Business knowledge: this is essential to ensure smooth adoption of data initiatives, help data consumers translate data into actionable insights, and know what to prioritize and when.
Ethics and Security-first mindset: in the early stages, your processes are probably still vulnerable and lack data privacy and security. The right hire will ensure that best practices are researched and implemented to build the proper foundation for Data Protection and Compliance with Data regulations even at an early stage.
Flexibility and Adaptability: the data team needs to be able to adapt to your company’s growth and the business considerations that might result from it, but also to the fast-paced nature of the data infrastructure and tooling industry.
V. Things to keep in mind
Be business-focused: Most companies are not in the business of doing analytics for analytics, they grow through other means, and analytics is meant to serve growth.

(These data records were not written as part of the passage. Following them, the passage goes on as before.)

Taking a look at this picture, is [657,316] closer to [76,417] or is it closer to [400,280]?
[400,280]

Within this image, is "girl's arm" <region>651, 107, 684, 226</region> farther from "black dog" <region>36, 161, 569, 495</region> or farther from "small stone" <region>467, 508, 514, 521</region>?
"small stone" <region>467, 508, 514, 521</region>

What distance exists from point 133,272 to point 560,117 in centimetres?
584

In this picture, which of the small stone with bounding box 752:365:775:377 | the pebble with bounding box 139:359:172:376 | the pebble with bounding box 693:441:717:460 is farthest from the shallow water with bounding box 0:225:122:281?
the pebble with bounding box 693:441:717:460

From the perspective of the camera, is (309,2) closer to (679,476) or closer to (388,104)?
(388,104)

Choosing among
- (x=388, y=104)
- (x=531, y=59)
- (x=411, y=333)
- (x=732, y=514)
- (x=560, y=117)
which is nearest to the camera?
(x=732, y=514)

Do not underestimate internal evangelism — your organization needs strong executive buy-in and data leadership to foster data culture.
Data leadership is essential to avoid a fractured data organization where business departments are not getting the help they need from the Data Team and are consequently constrained to hire other analysts.

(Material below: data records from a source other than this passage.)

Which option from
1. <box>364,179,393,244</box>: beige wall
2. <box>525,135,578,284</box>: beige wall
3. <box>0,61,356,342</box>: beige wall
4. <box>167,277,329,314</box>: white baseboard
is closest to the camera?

Communicate the expectations from the data team. Business unit leaders will get very excited about working with a data team. However — as resources will be limited at first — it is vital to set the right expectations from the beginning.
Branding is key. Creating a coherent image of the data team will affect how the rest of the organization sees and interacts with it.
Do not underestimate the technical debt. Learn about the past before the team existed. Many in-house debts (very long SQL queries, spreadsheets, etc.) were done as a temporary solution. It is essential to demonstrate the importance of changing existing data practices within the organization by showcasing valuable examples and case studies. This is especially important if trust needs to be restored within the team.
Define clear success KPIs. As a general rule, these need to support ROI rather than directly impacting it.
Building a data practice is not only about making technological choices; and you will likely have to start with a first iteration and expect it to evolve as your business grows. Although there is no one size fits all approach, there are some best practices that I have gathered from my experience and the many conversations I have had with data leaders around the topic. Starting with the “why,” it is essential to set the right objectives for your modern data team by assessing your organization’s data maturity. Companies with different data maturity stages have different needs, which should drive the choices you make when creating your team. In addition, you need to define a clear role for the data team within the organization to avoid silos and unclear ownership. On top of this, you need to pick the best data stack and data platform for your organization. And while it might not be able to fit all considerations, this blog aims to provide you with an overview of best practices and a non-exhaustive list of recommendations to overcome some non-technical challenges that may arise when building a modern data team. While considering the non-technical challenges organizations face during the team creation phase, the technical aspects also deserve detailed attention. I will be discussing these at length in another blog.